*WRITTEN REQUEST*:
Only the pictures are left out: repeat the rest of the entries exactly.

------ SUPPLIED ENTRIES ------

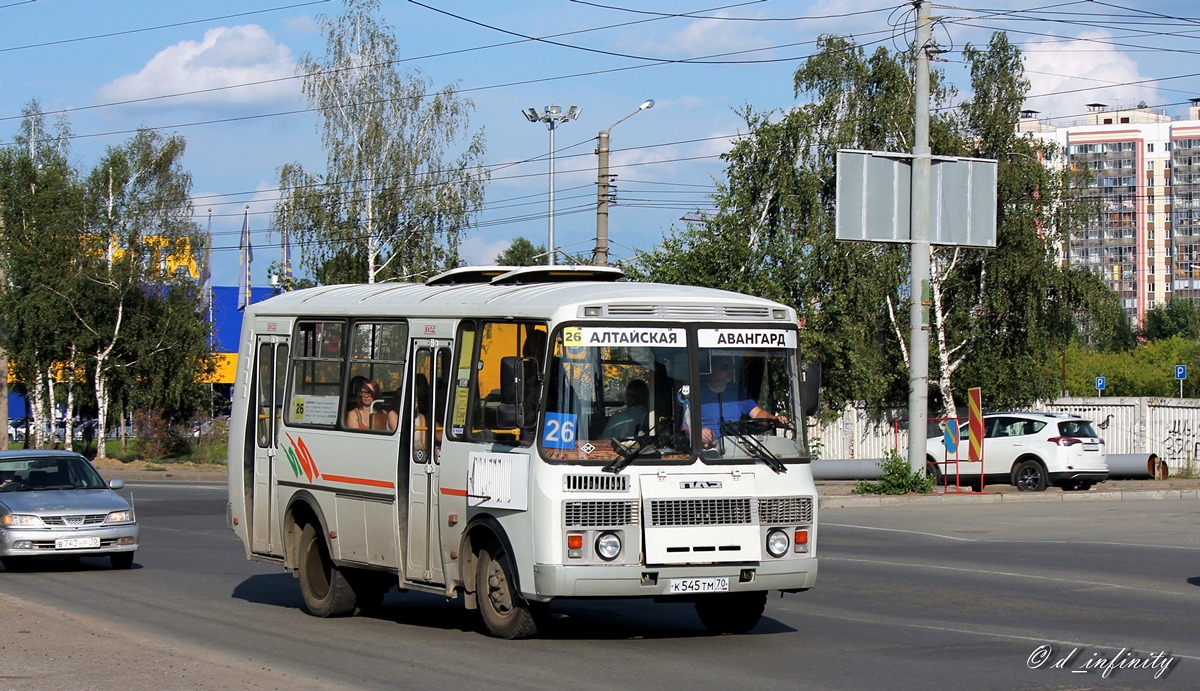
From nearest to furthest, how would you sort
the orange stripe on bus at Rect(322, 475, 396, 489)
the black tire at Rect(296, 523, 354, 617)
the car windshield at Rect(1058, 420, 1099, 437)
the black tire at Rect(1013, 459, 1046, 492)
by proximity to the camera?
the orange stripe on bus at Rect(322, 475, 396, 489) → the black tire at Rect(296, 523, 354, 617) → the car windshield at Rect(1058, 420, 1099, 437) → the black tire at Rect(1013, 459, 1046, 492)

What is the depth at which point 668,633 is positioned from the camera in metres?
11.8

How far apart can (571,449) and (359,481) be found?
109 inches

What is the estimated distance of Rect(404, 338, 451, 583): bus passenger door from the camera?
11727 mm

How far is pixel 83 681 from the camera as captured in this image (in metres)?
9.39

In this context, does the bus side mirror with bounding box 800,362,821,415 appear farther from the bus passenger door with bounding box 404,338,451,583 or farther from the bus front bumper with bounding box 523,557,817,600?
the bus passenger door with bounding box 404,338,451,583

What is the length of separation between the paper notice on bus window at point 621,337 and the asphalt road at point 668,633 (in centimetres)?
223

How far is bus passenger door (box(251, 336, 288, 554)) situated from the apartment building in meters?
140

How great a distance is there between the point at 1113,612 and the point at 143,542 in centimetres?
1518

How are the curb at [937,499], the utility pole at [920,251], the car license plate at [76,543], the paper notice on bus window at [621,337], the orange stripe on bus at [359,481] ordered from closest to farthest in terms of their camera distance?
the paper notice on bus window at [621,337] < the orange stripe on bus at [359,481] < the car license plate at [76,543] < the curb at [937,499] < the utility pole at [920,251]

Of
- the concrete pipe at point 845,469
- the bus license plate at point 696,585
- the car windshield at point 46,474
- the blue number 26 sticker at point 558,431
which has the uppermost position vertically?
the blue number 26 sticker at point 558,431

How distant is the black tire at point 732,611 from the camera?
455 inches

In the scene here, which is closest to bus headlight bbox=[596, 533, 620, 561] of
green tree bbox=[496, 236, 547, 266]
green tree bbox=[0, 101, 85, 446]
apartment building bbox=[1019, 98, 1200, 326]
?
green tree bbox=[0, 101, 85, 446]

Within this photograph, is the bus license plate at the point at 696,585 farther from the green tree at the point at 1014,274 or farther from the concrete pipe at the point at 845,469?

------

*REPLY TO THE TASK*:
From nearest to furthest, how would you sort
the orange stripe on bus at Rect(322, 475, 396, 489)
the black tire at Rect(296, 523, 354, 617)
the car windshield at Rect(1058, 420, 1099, 437)
the black tire at Rect(1013, 459, 1046, 492)
by proximity to the camera?
the orange stripe on bus at Rect(322, 475, 396, 489) → the black tire at Rect(296, 523, 354, 617) → the car windshield at Rect(1058, 420, 1099, 437) → the black tire at Rect(1013, 459, 1046, 492)

What is the depth at which point 668,633 is positioned from the camera in metres?
11.8

How far apart can (571,449) and (359,481) be found?
109 inches

What is the estimated distance of Rect(404, 338, 451, 583): bus passenger door from the camera?
11727 mm

How far is pixel 83 681 from the camera as captured in this image (in metres)?
9.39

In this context, does the bus side mirror with bounding box 800,362,821,415 appear farther from the bus passenger door with bounding box 404,338,451,583 or farther from the bus front bumper with bounding box 523,557,817,600?
the bus passenger door with bounding box 404,338,451,583

What is the length of separation between the paper notice on bus window at point 621,337 and the asphalt road at point 668,633 (in centimetres)?
223

How far is bus passenger door (box(251, 336, 288, 554)) situated from the apartment building in meters?
140

How great a distance is there between the point at 1113,612 and the point at 143,542 in centimetres?
1518

How are the curb at [937,499], the utility pole at [920,251], the car license plate at [76,543], the paper notice on bus window at [621,337], the orange stripe on bus at [359,481] ordered from closest to farthest in terms of their camera distance?
the paper notice on bus window at [621,337] < the orange stripe on bus at [359,481] < the car license plate at [76,543] < the curb at [937,499] < the utility pole at [920,251]

Of
- the concrete pipe at point 845,469
- the bus license plate at point 696,585
- the car windshield at point 46,474
- the blue number 26 sticker at point 558,431
which has the uppermost position vertically?
the blue number 26 sticker at point 558,431

How distant is the black tire at point 732,611 from the camera?
455 inches

In the scene here, which is closest to bus headlight bbox=[596, 533, 620, 561] of
green tree bbox=[496, 236, 547, 266]
green tree bbox=[0, 101, 85, 446]
apartment building bbox=[1019, 98, 1200, 326]
?
green tree bbox=[0, 101, 85, 446]

Within this photograph, is the bus license plate at the point at 696,585 farther from the green tree at the point at 1014,274 or farther from the concrete pipe at the point at 845,469?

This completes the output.